= Rows =
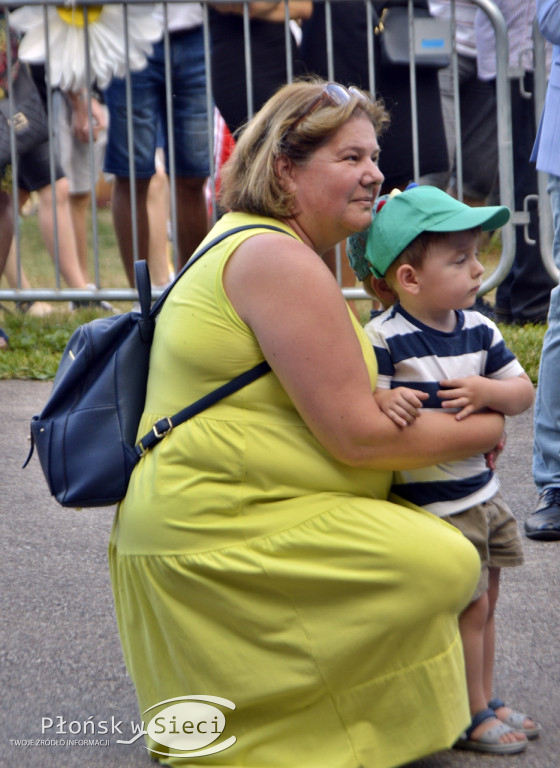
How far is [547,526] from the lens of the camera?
3.61 metres

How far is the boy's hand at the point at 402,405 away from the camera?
225cm

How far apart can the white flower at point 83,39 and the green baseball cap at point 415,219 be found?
381 centimetres

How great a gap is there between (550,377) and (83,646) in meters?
1.68

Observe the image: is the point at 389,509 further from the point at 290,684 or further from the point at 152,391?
the point at 152,391

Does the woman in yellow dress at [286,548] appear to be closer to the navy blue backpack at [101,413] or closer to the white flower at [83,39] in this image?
the navy blue backpack at [101,413]

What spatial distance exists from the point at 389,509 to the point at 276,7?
12.8 ft

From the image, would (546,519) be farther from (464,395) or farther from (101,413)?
(101,413)

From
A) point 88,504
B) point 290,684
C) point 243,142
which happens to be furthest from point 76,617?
point 243,142

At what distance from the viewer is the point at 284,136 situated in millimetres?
2393

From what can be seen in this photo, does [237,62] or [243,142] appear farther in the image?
[237,62]

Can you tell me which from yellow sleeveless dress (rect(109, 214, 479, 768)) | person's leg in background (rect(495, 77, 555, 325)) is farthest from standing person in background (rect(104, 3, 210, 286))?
yellow sleeveless dress (rect(109, 214, 479, 768))

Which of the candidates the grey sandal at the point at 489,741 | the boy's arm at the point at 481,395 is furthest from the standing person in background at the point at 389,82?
the grey sandal at the point at 489,741

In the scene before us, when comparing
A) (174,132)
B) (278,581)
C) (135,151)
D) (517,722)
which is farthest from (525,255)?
(278,581)

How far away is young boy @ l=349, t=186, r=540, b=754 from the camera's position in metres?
2.36
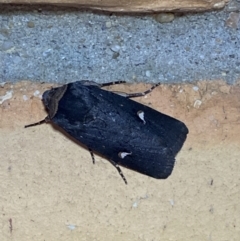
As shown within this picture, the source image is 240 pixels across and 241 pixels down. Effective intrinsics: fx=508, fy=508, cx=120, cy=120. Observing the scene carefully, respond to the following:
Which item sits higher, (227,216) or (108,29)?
(108,29)

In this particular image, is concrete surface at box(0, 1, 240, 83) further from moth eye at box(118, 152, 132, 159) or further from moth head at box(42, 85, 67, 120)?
moth eye at box(118, 152, 132, 159)

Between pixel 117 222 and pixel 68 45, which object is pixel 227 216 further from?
pixel 68 45

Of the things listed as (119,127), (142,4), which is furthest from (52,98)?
(142,4)

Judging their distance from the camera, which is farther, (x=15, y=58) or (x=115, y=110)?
(x=115, y=110)

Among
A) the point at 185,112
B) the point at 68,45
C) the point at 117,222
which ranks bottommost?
the point at 117,222

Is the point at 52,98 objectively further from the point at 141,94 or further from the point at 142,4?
the point at 142,4

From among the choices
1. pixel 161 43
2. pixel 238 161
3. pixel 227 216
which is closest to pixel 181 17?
pixel 161 43

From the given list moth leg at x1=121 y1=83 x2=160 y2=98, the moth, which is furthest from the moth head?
moth leg at x1=121 y1=83 x2=160 y2=98
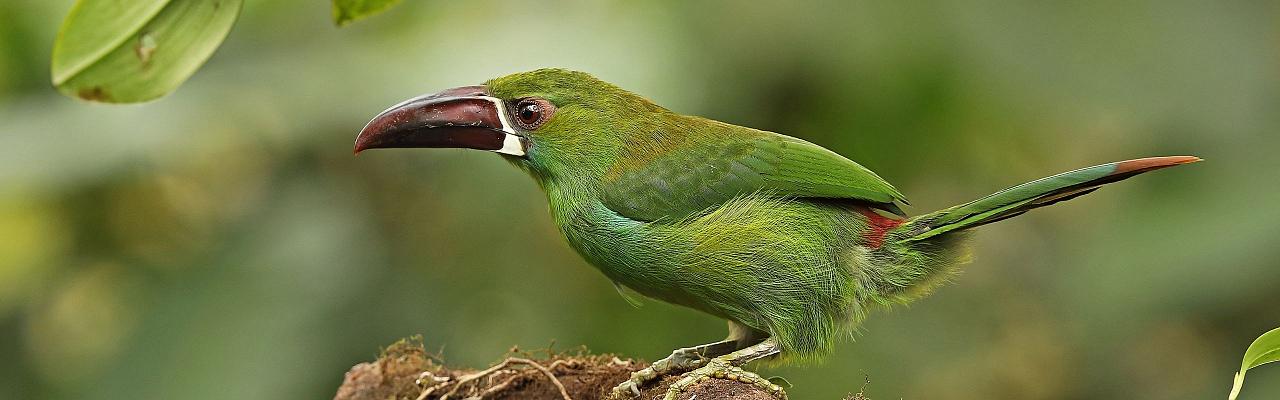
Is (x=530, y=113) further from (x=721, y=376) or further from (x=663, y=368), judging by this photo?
(x=721, y=376)

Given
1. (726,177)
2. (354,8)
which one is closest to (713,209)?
(726,177)

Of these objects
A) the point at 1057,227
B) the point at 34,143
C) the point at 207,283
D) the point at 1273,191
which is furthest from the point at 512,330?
the point at 1273,191

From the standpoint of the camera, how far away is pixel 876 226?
2865 mm

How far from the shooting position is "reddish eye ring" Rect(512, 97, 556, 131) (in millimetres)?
2988

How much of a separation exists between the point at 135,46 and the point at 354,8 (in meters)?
0.41

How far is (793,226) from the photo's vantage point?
276cm

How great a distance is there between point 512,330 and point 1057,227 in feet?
6.94

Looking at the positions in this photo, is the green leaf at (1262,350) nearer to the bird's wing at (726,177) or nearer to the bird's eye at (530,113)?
the bird's wing at (726,177)

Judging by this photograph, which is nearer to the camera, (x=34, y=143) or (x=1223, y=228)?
(x=1223, y=228)

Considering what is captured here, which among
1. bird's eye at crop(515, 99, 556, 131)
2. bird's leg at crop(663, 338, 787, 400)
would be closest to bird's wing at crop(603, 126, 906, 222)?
bird's eye at crop(515, 99, 556, 131)

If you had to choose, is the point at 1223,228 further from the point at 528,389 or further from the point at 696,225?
the point at 528,389

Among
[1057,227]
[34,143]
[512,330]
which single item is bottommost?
[512,330]

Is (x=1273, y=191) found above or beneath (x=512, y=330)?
above

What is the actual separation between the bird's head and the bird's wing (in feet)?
0.32
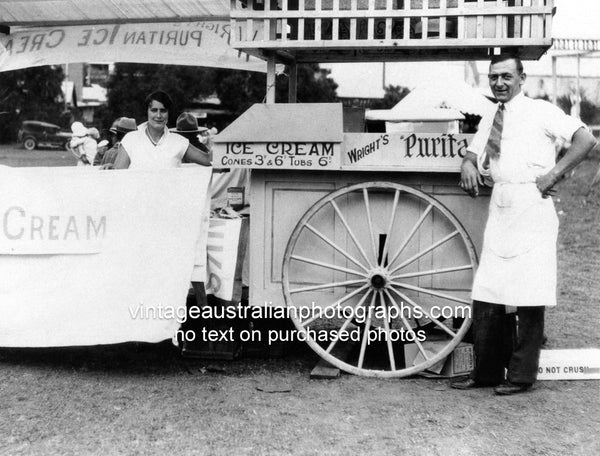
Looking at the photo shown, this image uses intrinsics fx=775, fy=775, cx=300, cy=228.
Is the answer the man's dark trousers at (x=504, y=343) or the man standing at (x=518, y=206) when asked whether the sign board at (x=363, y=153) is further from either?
the man's dark trousers at (x=504, y=343)

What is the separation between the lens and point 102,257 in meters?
4.59

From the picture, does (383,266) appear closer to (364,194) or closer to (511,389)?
(364,194)

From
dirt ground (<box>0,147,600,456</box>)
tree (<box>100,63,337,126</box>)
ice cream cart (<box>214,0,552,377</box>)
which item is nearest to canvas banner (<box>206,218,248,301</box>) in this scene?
ice cream cart (<box>214,0,552,377</box>)

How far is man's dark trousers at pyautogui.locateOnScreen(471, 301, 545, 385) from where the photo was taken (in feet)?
14.0

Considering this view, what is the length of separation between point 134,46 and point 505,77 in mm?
3572

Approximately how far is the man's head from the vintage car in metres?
37.4

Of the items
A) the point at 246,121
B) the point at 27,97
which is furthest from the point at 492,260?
the point at 27,97

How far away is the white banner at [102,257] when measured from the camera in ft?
15.0

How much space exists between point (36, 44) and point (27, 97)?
38719mm

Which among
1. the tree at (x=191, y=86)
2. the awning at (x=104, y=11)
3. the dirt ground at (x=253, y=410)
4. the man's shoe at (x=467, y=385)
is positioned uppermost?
the tree at (x=191, y=86)

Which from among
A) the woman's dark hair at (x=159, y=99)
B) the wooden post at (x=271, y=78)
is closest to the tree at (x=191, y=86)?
the woman's dark hair at (x=159, y=99)

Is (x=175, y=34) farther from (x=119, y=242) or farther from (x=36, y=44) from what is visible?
(x=119, y=242)

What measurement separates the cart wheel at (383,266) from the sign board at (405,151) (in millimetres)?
133

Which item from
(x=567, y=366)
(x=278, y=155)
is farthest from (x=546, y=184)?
(x=278, y=155)
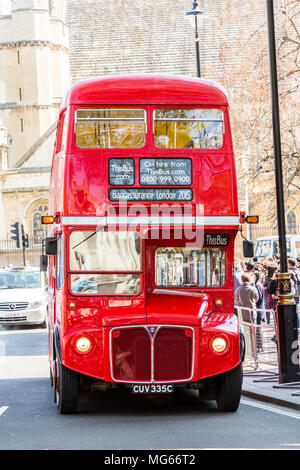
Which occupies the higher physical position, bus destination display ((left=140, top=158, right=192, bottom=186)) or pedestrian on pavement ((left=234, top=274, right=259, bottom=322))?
bus destination display ((left=140, top=158, right=192, bottom=186))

= Required task =
Repeat the material above in full and exactly, omitting the pictures.

= Final result =
How far is [547,526] from the lens of the camera?
3.61 metres

How far is the boy's hand at the point at 402,405 away from the camera?
225cm

How far apart can the white flower at point 83,39 and the green baseball cap at point 415,219 be found?
381 centimetres

How great a gap is there between (550,377) and (83,646) in meters?
1.68

Observe the image: is the point at 389,509 further from the point at 290,684 or further from the point at 152,391?
the point at 152,391

Does the woman in yellow dress at [286,548] appear to be closer to the navy blue backpack at [101,413] or closer to the white flower at [83,39] in this image?
the navy blue backpack at [101,413]

What spatial distance exists from the point at 389,509 to the point at 276,7?
12.8 ft

From the image, would (546,519) be farther from (464,395) or farther from (101,413)?
(101,413)

From
A) point 88,504
B) point 290,684
C) point 243,142
which happens to be furthest from point 76,617?
point 243,142

At what distance from the viewer is the point at 284,136 situated in millimetres?
2393

From what can be seen in this photo, does [237,62] or [243,142] appear farther in the image?
[237,62]

Can you tell me which from yellow sleeveless dress (rect(109, 214, 479, 768)) | person's leg in background (rect(495, 77, 555, 325)) is farthest from standing person in background (rect(104, 3, 210, 286))?
yellow sleeveless dress (rect(109, 214, 479, 768))

Which of the candidates the grey sandal at the point at 489,741 | the boy's arm at the point at 481,395 is furthest from the standing person in background at the point at 389,82?
the grey sandal at the point at 489,741

In the scene before us, when comparing
A) (174,132)
B) (278,581)
C) (135,151)
D) (517,722)
which is farthest from (525,255)?
(278,581)

How far away is young boy @ l=349, t=186, r=540, b=754 from the camera's position in metres?
2.36
As shown within this picture, the source image is 240 pixels across and 241 pixels down. Effective intrinsics: fx=508, fy=508, cx=120, cy=120. Observing the scene carefully, respond to the following:
Which item sits higher, (227,216) or (108,29)?
(108,29)

In this particular image, is concrete surface at box(0, 1, 240, 83) further from moth eye at box(118, 152, 132, 159) or further from moth head at box(42, 85, 67, 120)?
moth eye at box(118, 152, 132, 159)

Between pixel 117 222 and pixel 68 45, which object is pixel 227 216 further from?
pixel 68 45

Of the things listed as (119,127), (142,4), which is furthest from (52,98)?
(142,4)

Judging their distance from the camera, which is farther, (x=15, y=58) or (x=115, y=110)?
(x=115, y=110)

Among
A) the point at 185,112
B) the point at 68,45
C) the point at 117,222
which ranks bottommost?
the point at 117,222

Is the point at 52,98 objectively further from the point at 141,94 or further from the point at 142,4?
the point at 142,4

From among the choices
1. pixel 161 43
2. pixel 238 161
3. pixel 227 216
which is closest to pixel 181 17?
pixel 161 43

From the given list moth leg at x1=121 y1=83 x2=160 y2=98, the moth, which is furthest from the moth head?
moth leg at x1=121 y1=83 x2=160 y2=98
Is (x=530, y=113) further from (x=721, y=376) or further from (x=663, y=368), judging by this photo?
(x=721, y=376)

Given
1. (726,177)
2. (354,8)
which one is closest to (713,209)?
(726,177)

Of these objects
A) the point at 1057,227
B) the point at 34,143
C) the point at 207,283
D) the point at 1273,191
which is furthest from the point at 512,330?
the point at 1273,191

From the standpoint of the camera, how far away is pixel 876 226?
2865 mm

How far from the shooting position is "reddish eye ring" Rect(512, 97, 556, 131) (in millimetres)?
2988

How much of a separation exists between the point at 135,46 and the point at 354,8 (in meters)?
0.41

How far is (793,226) from the photo's vantage point?
276cm

How great a distance is there between point 512,330 and point 1057,227 in feet?
6.94

Looking at the positions in this photo, is the green leaf at (1262,350) nearer to the bird's wing at (726,177) or nearer to the bird's eye at (530,113)?
the bird's wing at (726,177)

Judging by this photograph, which is nearer to the camera, (x=34, y=143) or (x=1223, y=228)?
(x=1223, y=228)

Considering what is captured here, which among
1. bird's eye at crop(515, 99, 556, 131)
2. bird's leg at crop(663, 338, 787, 400)
would be closest to bird's wing at crop(603, 126, 906, 222)?
bird's eye at crop(515, 99, 556, 131)

If you had to choose, is the point at 1223,228 further from the point at 528,389 or further from the point at 696,225?
the point at 528,389

Among
[1057,227]
[34,143]
[512,330]
which single item is bottommost?
[512,330]

Is (x=1273, y=191) found above or beneath (x=512, y=330)?
above

What is the actual separation between the bird's head and the bird's wing (in feet)?
0.32
Looking at the photo shown, this image uses intrinsics fx=775, fy=775, cx=300, cy=228.
Is the answer the man's dark trousers at (x=504, y=343) or the man standing at (x=518, y=206) when asked whether the sign board at (x=363, y=153) is further from either?
the man's dark trousers at (x=504, y=343)

What is the separation between the lens and point 102,257 in meters?
4.59

From the picture, does (383,266) appear closer to (364,194) or closer to (511,389)?
(364,194)

From
dirt ground (<box>0,147,600,456</box>)
tree (<box>100,63,337,126</box>)
ice cream cart (<box>214,0,552,377</box>)
which item is nearest to canvas banner (<box>206,218,248,301</box>) in this scene?
ice cream cart (<box>214,0,552,377</box>)

How far is man's dark trousers at pyautogui.locateOnScreen(471, 301, 545, 385) from where the photo was taken (in feet)?
14.0

Considering this view, what is the length of separation between point 134,46 and point 505,77 in mm?
3572

Approximately how far is the man's head from the vintage car in metres?
37.4

Of the items
A) the point at 246,121
B) the point at 27,97
which is furthest from the point at 492,260?
the point at 27,97

How far away is the white banner at [102,257] when measured from the camera in ft?
15.0

How much space exists between point (36, 44) and point (27, 97)?
38719mm

Which among
1. the tree at (x=191, y=86)
2. the awning at (x=104, y=11)
3. the dirt ground at (x=253, y=410)
4. the man's shoe at (x=467, y=385)
is positioned uppermost?
the tree at (x=191, y=86)

Which from among
A) the woman's dark hair at (x=159, y=99)
B) the wooden post at (x=271, y=78)
is closest to the tree at (x=191, y=86)?
the woman's dark hair at (x=159, y=99)

Is (x=175, y=34) farther from (x=119, y=242) or farther from (x=36, y=44) from what is visible?
(x=119, y=242)

What measurement separates the cart wheel at (383,266) from the sign board at (405,151) (in millimetres)?
133

Which item from
(x=567, y=366)
(x=278, y=155)
is farthest from (x=546, y=184)?
(x=278, y=155)
Which occupies the higher physical position, bus destination display ((left=140, top=158, right=192, bottom=186)) or pedestrian on pavement ((left=234, top=274, right=259, bottom=322))?
bus destination display ((left=140, top=158, right=192, bottom=186))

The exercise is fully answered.